───── Input records ─────

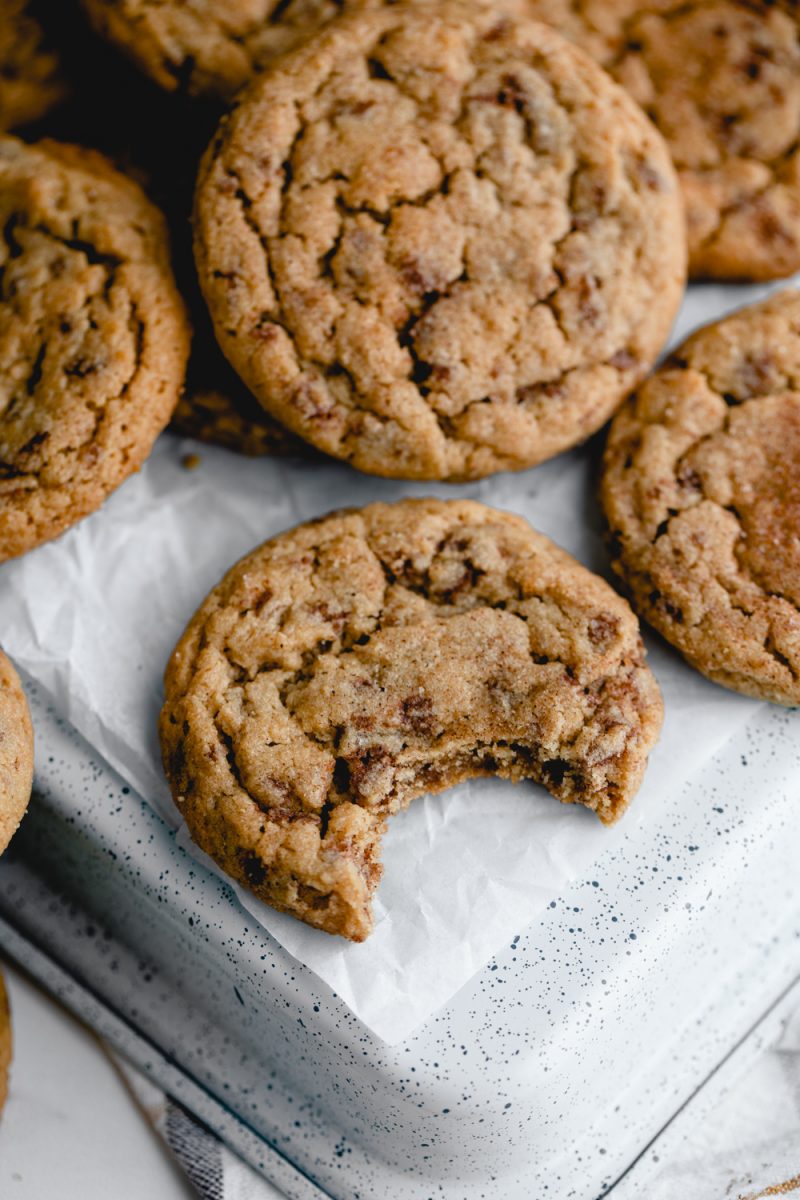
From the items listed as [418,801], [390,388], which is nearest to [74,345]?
[390,388]

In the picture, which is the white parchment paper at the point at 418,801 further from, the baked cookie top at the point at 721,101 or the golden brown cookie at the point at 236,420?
the baked cookie top at the point at 721,101

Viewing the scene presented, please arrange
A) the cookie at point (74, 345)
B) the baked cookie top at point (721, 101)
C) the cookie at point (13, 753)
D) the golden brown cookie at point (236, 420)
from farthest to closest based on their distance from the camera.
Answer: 1. the baked cookie top at point (721, 101)
2. the golden brown cookie at point (236, 420)
3. the cookie at point (74, 345)
4. the cookie at point (13, 753)

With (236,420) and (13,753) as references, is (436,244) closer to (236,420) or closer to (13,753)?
(236,420)

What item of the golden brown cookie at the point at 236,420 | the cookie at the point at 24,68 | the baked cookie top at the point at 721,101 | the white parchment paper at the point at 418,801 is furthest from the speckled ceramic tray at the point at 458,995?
the cookie at the point at 24,68

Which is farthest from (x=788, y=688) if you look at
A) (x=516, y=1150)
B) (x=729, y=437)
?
(x=516, y=1150)

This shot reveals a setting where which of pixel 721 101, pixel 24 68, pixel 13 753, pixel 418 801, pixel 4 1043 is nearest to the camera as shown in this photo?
pixel 13 753

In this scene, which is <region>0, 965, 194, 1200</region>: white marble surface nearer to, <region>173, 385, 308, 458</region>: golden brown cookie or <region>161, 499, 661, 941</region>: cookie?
<region>161, 499, 661, 941</region>: cookie
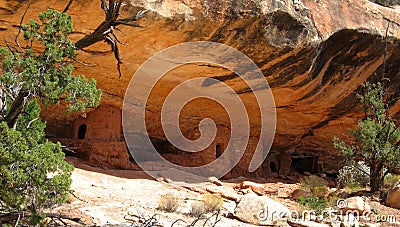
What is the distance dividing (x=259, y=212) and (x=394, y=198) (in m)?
3.44

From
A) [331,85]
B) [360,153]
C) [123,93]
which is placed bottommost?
[360,153]

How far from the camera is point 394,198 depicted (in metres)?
8.23

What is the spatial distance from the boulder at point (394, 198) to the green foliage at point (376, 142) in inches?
33.9

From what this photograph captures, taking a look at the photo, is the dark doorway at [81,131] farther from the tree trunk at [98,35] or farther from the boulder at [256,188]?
the tree trunk at [98,35]

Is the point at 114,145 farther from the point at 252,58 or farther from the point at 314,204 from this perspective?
the point at 314,204

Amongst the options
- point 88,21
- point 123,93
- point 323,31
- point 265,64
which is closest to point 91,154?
point 123,93

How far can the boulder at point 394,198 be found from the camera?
26.8 ft

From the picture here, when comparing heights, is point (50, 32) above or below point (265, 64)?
below

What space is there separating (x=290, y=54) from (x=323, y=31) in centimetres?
82

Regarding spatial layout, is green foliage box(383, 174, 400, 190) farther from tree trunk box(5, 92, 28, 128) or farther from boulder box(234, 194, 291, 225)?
Answer: tree trunk box(5, 92, 28, 128)

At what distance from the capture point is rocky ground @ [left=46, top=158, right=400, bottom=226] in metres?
5.71

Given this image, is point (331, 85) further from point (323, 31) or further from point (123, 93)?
point (123, 93)

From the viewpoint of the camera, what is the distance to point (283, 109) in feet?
35.5

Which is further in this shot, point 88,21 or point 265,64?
point 265,64
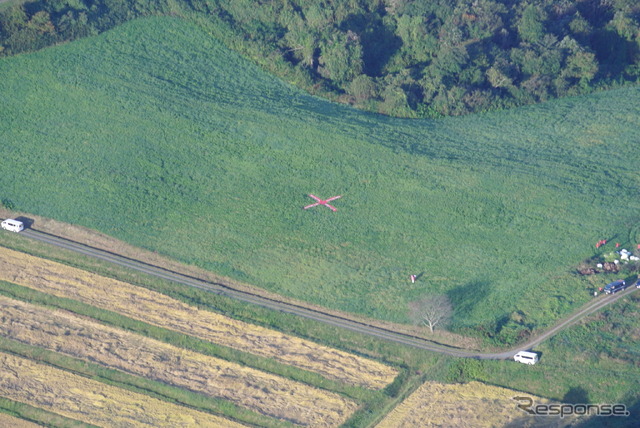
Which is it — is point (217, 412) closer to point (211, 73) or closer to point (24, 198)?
point (24, 198)

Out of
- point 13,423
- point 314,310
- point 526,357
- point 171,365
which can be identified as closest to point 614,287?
point 526,357

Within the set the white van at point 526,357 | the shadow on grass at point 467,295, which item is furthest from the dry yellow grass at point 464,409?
the shadow on grass at point 467,295

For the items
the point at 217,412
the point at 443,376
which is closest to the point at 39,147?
the point at 217,412

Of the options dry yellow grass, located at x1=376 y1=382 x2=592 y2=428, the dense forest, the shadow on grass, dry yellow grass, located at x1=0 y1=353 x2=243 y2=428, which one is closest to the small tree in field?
the shadow on grass

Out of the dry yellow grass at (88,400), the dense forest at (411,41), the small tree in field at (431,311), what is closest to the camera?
the dry yellow grass at (88,400)

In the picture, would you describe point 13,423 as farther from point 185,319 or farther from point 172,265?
point 172,265

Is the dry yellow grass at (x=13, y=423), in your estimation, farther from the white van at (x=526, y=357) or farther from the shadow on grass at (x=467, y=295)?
the white van at (x=526, y=357)
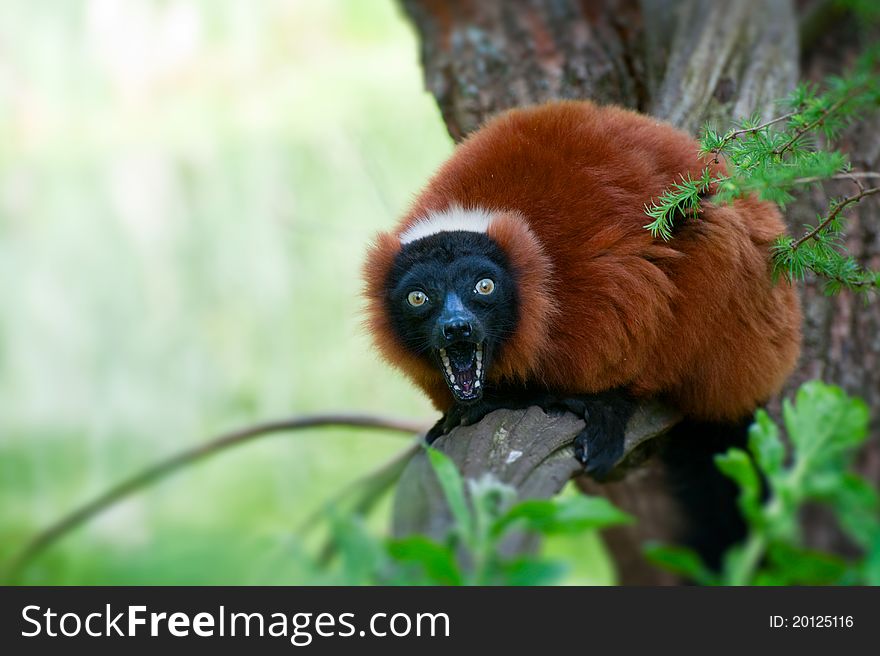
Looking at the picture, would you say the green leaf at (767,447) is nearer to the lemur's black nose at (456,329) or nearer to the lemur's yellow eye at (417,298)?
the lemur's black nose at (456,329)

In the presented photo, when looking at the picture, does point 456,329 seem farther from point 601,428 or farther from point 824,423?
point 824,423

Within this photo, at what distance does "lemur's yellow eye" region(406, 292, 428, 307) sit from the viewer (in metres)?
3.04

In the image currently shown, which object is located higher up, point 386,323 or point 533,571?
point 386,323

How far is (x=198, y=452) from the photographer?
4637 millimetres

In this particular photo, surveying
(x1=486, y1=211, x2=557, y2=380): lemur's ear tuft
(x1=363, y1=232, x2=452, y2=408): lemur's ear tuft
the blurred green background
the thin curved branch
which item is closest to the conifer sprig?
(x1=486, y1=211, x2=557, y2=380): lemur's ear tuft

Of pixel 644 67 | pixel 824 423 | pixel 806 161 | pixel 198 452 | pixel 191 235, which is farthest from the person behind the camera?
pixel 191 235

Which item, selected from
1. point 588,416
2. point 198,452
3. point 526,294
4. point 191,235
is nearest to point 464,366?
point 526,294

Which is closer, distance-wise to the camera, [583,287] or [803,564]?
[803,564]

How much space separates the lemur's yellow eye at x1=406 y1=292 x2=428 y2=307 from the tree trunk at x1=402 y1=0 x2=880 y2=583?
52.1 inches

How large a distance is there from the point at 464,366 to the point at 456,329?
0.20 metres

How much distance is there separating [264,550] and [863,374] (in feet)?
12.0

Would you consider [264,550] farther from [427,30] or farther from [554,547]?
[554,547]

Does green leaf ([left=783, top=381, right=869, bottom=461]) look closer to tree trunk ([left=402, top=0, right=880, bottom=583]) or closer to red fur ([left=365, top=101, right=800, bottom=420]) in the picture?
red fur ([left=365, top=101, right=800, bottom=420])

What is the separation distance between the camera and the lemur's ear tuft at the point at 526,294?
304 centimetres
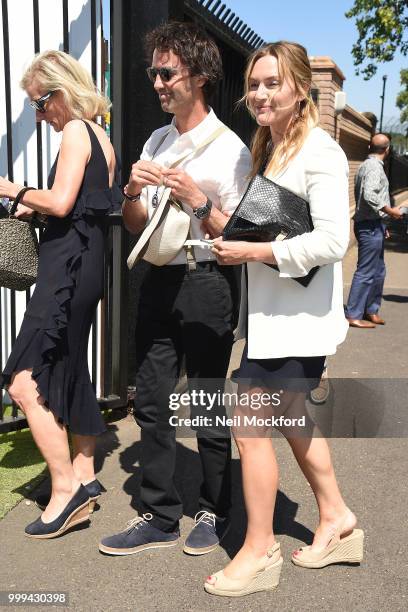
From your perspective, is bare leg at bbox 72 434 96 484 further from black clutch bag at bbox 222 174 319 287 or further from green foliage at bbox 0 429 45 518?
black clutch bag at bbox 222 174 319 287

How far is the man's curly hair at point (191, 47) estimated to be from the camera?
2918 millimetres

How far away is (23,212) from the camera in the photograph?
3.34 metres

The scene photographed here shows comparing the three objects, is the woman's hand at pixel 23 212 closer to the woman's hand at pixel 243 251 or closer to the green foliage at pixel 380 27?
the woman's hand at pixel 243 251

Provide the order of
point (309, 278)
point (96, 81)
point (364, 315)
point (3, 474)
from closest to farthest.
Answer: point (309, 278), point (3, 474), point (96, 81), point (364, 315)

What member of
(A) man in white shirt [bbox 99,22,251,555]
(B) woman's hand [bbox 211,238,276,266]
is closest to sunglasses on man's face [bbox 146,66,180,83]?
(A) man in white shirt [bbox 99,22,251,555]

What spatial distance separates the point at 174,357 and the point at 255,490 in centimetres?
66

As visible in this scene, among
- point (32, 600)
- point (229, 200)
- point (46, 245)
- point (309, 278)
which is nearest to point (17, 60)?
point (46, 245)

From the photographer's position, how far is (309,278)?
272 cm

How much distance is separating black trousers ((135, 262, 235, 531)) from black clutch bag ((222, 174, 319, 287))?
43cm

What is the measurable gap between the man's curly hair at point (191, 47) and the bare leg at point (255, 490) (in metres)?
1.23

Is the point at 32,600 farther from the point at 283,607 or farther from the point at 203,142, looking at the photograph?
the point at 203,142

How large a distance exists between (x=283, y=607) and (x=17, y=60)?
3.40 meters

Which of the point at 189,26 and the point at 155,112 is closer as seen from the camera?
the point at 189,26

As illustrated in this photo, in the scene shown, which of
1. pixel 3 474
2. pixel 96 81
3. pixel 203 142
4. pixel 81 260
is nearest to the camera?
pixel 203 142
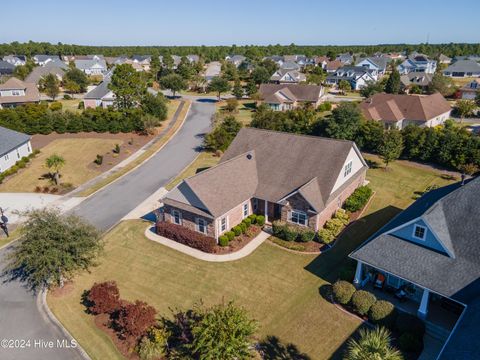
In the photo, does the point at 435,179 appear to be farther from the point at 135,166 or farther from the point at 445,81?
the point at 445,81

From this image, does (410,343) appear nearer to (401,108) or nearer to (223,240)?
(223,240)

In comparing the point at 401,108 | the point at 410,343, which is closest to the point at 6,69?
the point at 401,108

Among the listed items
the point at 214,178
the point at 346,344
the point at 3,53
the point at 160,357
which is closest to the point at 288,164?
the point at 214,178

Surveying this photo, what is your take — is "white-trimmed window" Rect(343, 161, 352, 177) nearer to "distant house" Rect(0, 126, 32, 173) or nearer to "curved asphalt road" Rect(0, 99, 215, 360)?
"curved asphalt road" Rect(0, 99, 215, 360)

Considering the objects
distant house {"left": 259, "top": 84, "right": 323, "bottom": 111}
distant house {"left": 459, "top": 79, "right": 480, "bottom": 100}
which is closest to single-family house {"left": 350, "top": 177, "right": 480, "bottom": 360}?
distant house {"left": 259, "top": 84, "right": 323, "bottom": 111}

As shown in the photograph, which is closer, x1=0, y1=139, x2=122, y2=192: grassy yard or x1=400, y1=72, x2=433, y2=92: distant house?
→ x1=0, y1=139, x2=122, y2=192: grassy yard

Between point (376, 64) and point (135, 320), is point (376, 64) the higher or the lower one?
the higher one

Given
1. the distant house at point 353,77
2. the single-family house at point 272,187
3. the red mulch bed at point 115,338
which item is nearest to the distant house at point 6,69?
the distant house at point 353,77
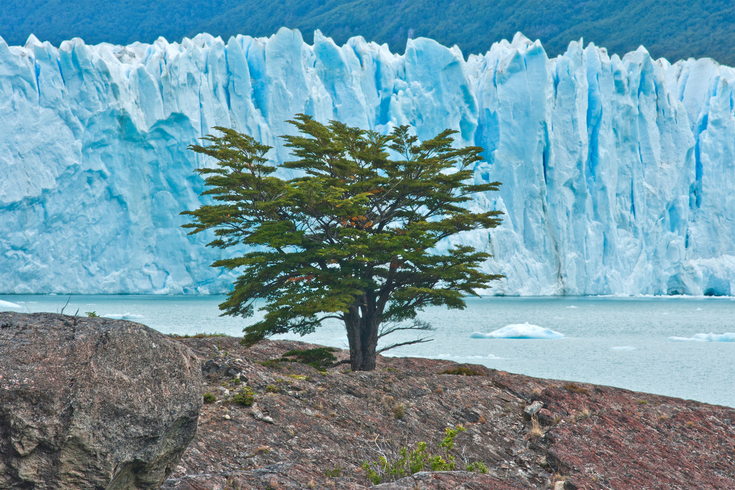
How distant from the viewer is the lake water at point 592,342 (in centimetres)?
2223

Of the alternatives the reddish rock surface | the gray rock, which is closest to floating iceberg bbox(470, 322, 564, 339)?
the reddish rock surface

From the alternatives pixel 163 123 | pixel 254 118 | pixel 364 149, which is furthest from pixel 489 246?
pixel 364 149

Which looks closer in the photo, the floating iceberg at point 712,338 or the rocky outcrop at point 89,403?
the rocky outcrop at point 89,403

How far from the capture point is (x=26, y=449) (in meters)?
3.17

─────

*Task to complete*: Reproduce the lines from the one containing "How far is the" through the one containing "3.34 metres", with both end lines included.

*Solved problem*:
How far is the man's curly hair at point (191, 47) estimated to be from the camera?
2918 millimetres

How far away is (23,212) from the camera in the photograph?
3.34 metres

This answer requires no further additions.